- [Document text]
The Complainants also submit that the Respondent is using the disputed domain name in bad faith because:
- the website created by the Respondent is likely to mislead Internet users as to the source or affiliation of the Respondent’s website. This is more so exacerbated by the fact that the Respondent used the same color scheme, typeface, general look and feel as well as other features that give the overwhelming impression that it is an official website operated or associated to the Complainants;
- the Respondent’s website contains little substantive content or active links, while making stylized LIBRA logo;
- the disputed domain name, by nature, carries a high risk of implied affiliation with the Complainants, which are in the process of developing a new global payment network.
In light of the inherent security risk to consumers that the disputed domain name poses in the context of the Complainants’ proposed financial services, identically reproducing the Complainants’ trademarks, the presence of the disputed domain name in the hands of the Respondent represents an abusive threat hanging over the heads of the Complainants.
Furthermore, the Respondent failed to reply to the Complainants’ pre-complaint correspondence and the lack of any clear contact information on the Respondent’s website as well as the concealment of the Respondent’s identity behind privacy service, may also be considered as further indicators of bad faith.
The Respondent did not file a timely Response to reply to the Complainants’ contentions but submitted a late response on April 24, 2020.
Within the Response due date, the Respondent addressed informal email communications to the Center requesting to stop the dispute, indicating that it had seen the Center’s emails notifying the Complaint only upon receipt of the paper version of the [written notice of the] Complaint by post and requesting the Complainants to withdraw the Complaint.

- [Data provided]

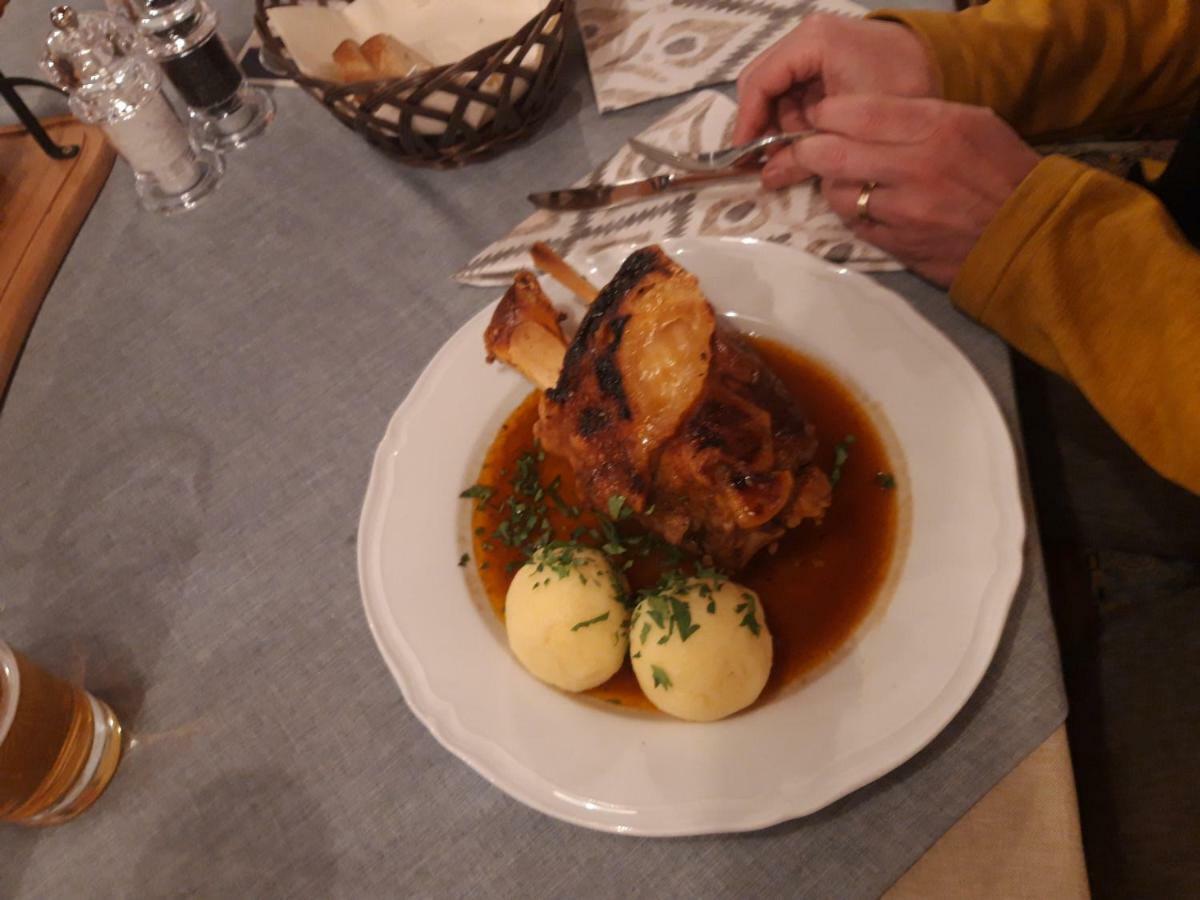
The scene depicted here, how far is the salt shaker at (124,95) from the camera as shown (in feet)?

- [Problems to solve]
(a) In the domain name dispute text, rewrite the paragraph beginning "Furthermore, the Respondent failed" as a short bulleted list that keeps its main points.
(b) According to the domain name dispute text, on what date did the Respondent submit its late response?

- [Task-by-task results]
(a)
Further indicators of bad faith may include:
- The Respondent did not reply to the Complainants' pre-complaint correspondence.
- The Respondent's website lacks any clear contact information.
- The Respondent concealed its identity behind a privacy service.

(b) April 24, 2020